Domestic policy kills as well. Business cycles are inevitable but they can be made more severe or more prolonged by bad policy. And when unemployment goes up, so do suicide rates.

Suicide rates rose 24% from 1999 to 2014. The biggest jump was from 2006 to 2014, when so many lives were financially devastated.

Anyone puzzled over Sanders' or Trump's support fails to appreciate the emotional toll of the last decade. This is not something people recover from easily or quickly.

Last decade was devastating in terms of job growth.

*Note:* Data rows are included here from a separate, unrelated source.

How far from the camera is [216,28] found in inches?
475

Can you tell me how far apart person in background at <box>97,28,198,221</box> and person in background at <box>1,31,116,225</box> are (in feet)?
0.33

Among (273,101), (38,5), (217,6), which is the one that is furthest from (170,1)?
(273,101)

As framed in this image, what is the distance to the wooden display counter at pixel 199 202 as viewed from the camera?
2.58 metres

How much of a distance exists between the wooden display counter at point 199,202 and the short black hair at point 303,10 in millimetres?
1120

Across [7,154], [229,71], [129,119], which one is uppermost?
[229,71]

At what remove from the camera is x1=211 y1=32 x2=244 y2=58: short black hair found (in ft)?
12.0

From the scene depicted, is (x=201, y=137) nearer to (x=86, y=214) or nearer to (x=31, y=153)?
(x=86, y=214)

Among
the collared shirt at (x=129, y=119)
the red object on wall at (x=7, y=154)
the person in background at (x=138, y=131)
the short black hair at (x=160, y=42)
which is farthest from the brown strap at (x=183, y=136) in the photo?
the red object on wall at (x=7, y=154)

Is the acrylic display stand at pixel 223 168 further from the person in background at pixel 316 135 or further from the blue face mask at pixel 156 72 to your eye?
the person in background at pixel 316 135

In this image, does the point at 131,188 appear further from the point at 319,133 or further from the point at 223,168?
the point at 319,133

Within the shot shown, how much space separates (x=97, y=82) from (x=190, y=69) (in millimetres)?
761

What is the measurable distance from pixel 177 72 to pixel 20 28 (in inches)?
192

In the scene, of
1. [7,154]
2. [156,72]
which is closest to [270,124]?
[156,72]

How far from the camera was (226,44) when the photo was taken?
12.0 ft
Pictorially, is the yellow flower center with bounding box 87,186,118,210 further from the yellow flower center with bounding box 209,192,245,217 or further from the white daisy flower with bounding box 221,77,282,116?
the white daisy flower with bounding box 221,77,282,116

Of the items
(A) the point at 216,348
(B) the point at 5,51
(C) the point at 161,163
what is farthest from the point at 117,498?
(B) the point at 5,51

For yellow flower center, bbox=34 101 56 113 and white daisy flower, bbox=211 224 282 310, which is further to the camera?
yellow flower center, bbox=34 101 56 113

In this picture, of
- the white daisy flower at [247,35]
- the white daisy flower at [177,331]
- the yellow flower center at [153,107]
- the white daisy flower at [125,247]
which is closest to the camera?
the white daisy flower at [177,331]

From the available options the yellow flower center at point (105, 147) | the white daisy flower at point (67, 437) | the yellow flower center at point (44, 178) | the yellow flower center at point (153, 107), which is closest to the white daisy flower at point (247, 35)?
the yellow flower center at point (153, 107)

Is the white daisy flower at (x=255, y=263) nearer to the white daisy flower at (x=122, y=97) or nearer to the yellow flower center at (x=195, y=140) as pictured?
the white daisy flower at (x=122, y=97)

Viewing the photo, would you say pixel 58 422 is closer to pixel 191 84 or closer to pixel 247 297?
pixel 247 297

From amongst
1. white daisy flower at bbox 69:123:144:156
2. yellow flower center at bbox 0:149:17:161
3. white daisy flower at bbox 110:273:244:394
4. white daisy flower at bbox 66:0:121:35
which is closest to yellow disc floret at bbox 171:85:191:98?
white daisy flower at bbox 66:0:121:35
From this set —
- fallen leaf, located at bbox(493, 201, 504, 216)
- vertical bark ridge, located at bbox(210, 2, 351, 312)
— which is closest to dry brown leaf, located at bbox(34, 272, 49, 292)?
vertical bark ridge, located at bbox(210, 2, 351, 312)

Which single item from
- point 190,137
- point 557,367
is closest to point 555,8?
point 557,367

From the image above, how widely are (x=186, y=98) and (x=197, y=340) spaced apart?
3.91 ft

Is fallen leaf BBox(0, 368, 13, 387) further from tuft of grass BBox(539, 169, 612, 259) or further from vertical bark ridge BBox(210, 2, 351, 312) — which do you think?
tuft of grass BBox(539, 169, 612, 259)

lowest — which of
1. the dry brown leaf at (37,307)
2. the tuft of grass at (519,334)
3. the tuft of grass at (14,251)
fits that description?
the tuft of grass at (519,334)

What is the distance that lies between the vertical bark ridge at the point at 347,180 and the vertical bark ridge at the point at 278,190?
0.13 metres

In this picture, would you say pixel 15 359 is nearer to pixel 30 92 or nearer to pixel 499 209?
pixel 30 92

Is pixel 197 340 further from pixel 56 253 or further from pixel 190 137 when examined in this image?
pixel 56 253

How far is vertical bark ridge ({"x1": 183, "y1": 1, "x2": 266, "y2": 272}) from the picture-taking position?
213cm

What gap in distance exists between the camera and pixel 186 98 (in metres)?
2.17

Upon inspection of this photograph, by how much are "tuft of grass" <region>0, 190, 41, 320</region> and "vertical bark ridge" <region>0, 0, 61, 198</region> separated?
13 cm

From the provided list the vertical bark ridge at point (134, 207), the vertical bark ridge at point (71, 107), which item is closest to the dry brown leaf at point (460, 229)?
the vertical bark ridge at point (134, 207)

In the last three decades of the 20th century, the American economy created roughly 20 million jobs per decade, a rate equal to about 9% of the population. In the first decade of this century, the economy LOST 1.1 million jobs. And now in this second decade, it's on pace to create nearly 23 million jobs, but a number equal to only 7% of the population. We're on track for a good but not great decade. The rate of job creation is decent but the state of the job market is still impacted by this awful decade defined by a dot-com bust, a 9/11 recession, and the Great Recession. It looks like it will take at least a decade to recover from the last decade and of course even that glosses over hundreds of thousands of lives that will never fully recover from lost pensions, homes, and years of employment.

As mentioned, business cycles are inevitable. Still, policies can make the difference between long or short, deep or shallow recessions. And it's not just abstract numbers like unemployment that are impacted when we get these policies wrong. It's actual lives.